Prof. Usman Yusuf, executive secretary of the National Health Insurance Scheme (NHIS), has been recalled from suspension by President Muhammadu Buhari — in a move that has clearly undermined the supervisory minister, Prof. Isaac Adewole, who had suspended him over allegations of gross misconduct. Alas, Alhaji Lai Mohammed, minister of information, has said the recall will not affect the investigation of allegations levelled against Yusuf. Wonderful. How come Mr. Mounir Gwarzo, the suspended DG of Securities and Exchange Commission (SEC), does not enjoy this presidential privilege? The contradictions of this government are simply ridiculous. Change.
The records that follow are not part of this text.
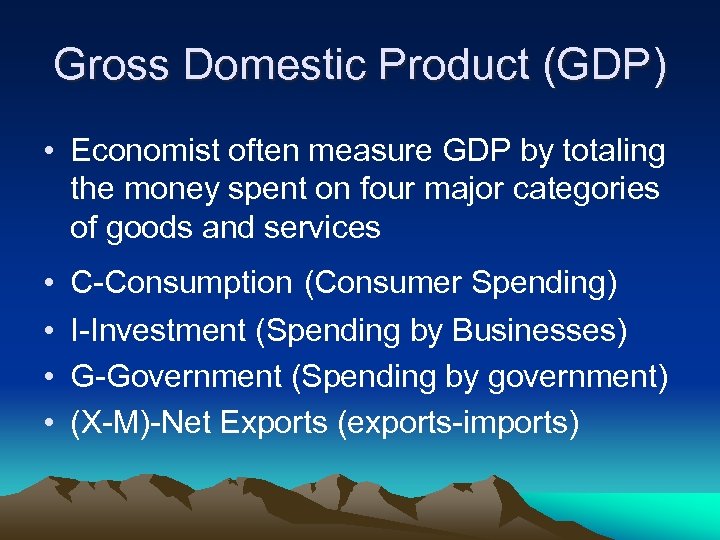 Gross Domestic Product (GDP)

• Economist often measure GDP by totaling the money spent on four major categories of goods and services

• C-Consumption (Consumer Spending)

• I-Investment (Spending by Businesses)

• G-Government (Spending by government)

• (X-M)-Net Exports (exports-imports)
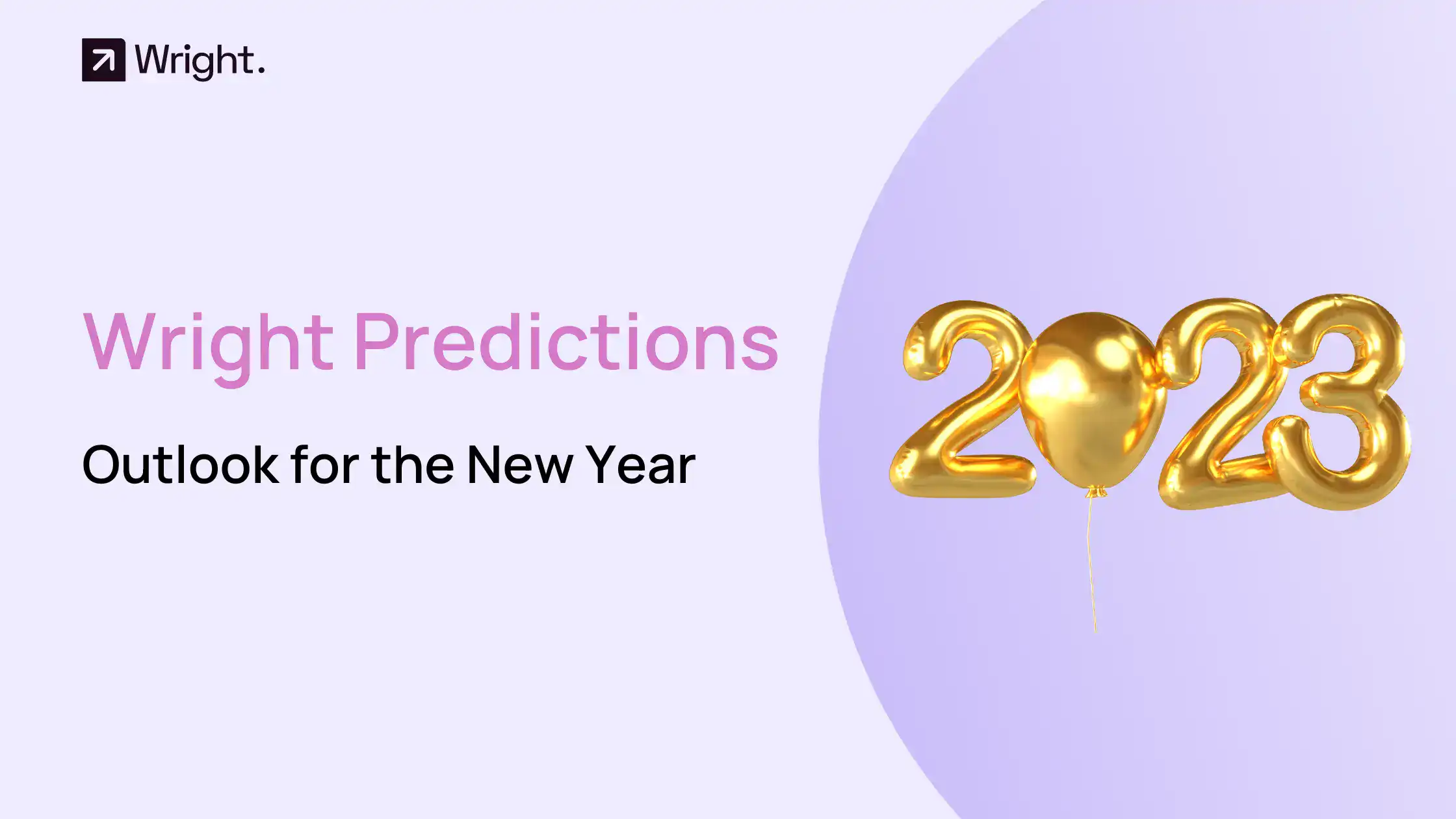 Wright.

Wright Predictions

Outlook for the New Year

2023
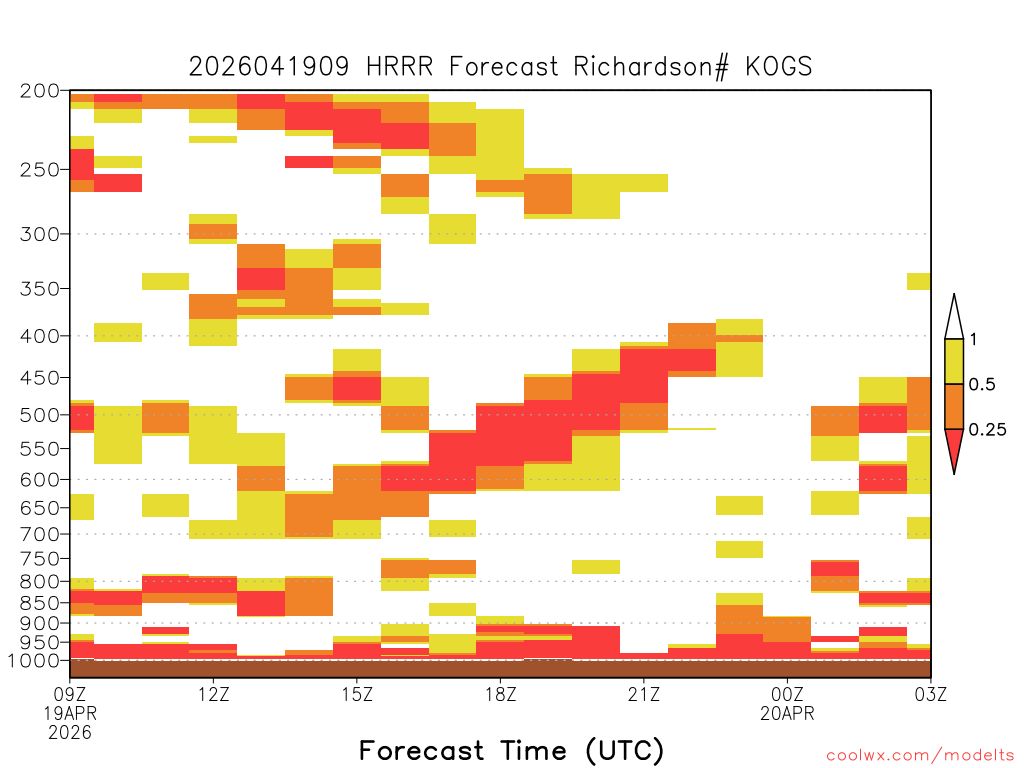 2026041909 HRRR Forecast Richardson# KOGS

200
250
300
350
400
450
500
550
600
650
700
750
800
850
900
950
1000

1
0.5
0.25

09Z 19APR 2026
12Z
15Z
18Z
21Z
00Z 20APR
03Z

Forecast Time (UTC)

coolwx.com/modelts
Am I the only one wondering why Prince Kassim Afegbua was declared wanted by the police over the statement he issued on behalf of former military president, Gen. Ibrahim Babangida? IBB urged Nigerians to vote for “digital” leadership in 2019 and asked President Buhari to sacrifice “personal ambition” in the “national interest”. I thought it is Babangida that should have been declared wanted, not his media aide. Anybody who knows the inspector-general, Mr Ibrahim Idris, should please remind him that we have seen many overzealous and sycophantic IGPs in Nigeria. Where are they now? We will certainly see Idris’ end too. Impunity.

Politicians must politick. The herdsmen/farmers crisis has offered a big stage for drama from all sides — PDP governors are trooping to Benue to shed crocodile tears, and Dr. Abdullahi Ganduje, the governor of Kano, has decided play the game. He has asked all “rejected” herdsmen to relocate to Kano. What are the plans on ground? Does he know the population of the herd and the herdsmen? Will there be enough grazing fields? Is there sufficient water supply? Have the potential host communities been identified and consulted? And to think Ganduje has a PhD in public administration from UI! May we be blessed with leaders who think before they talk. Amen.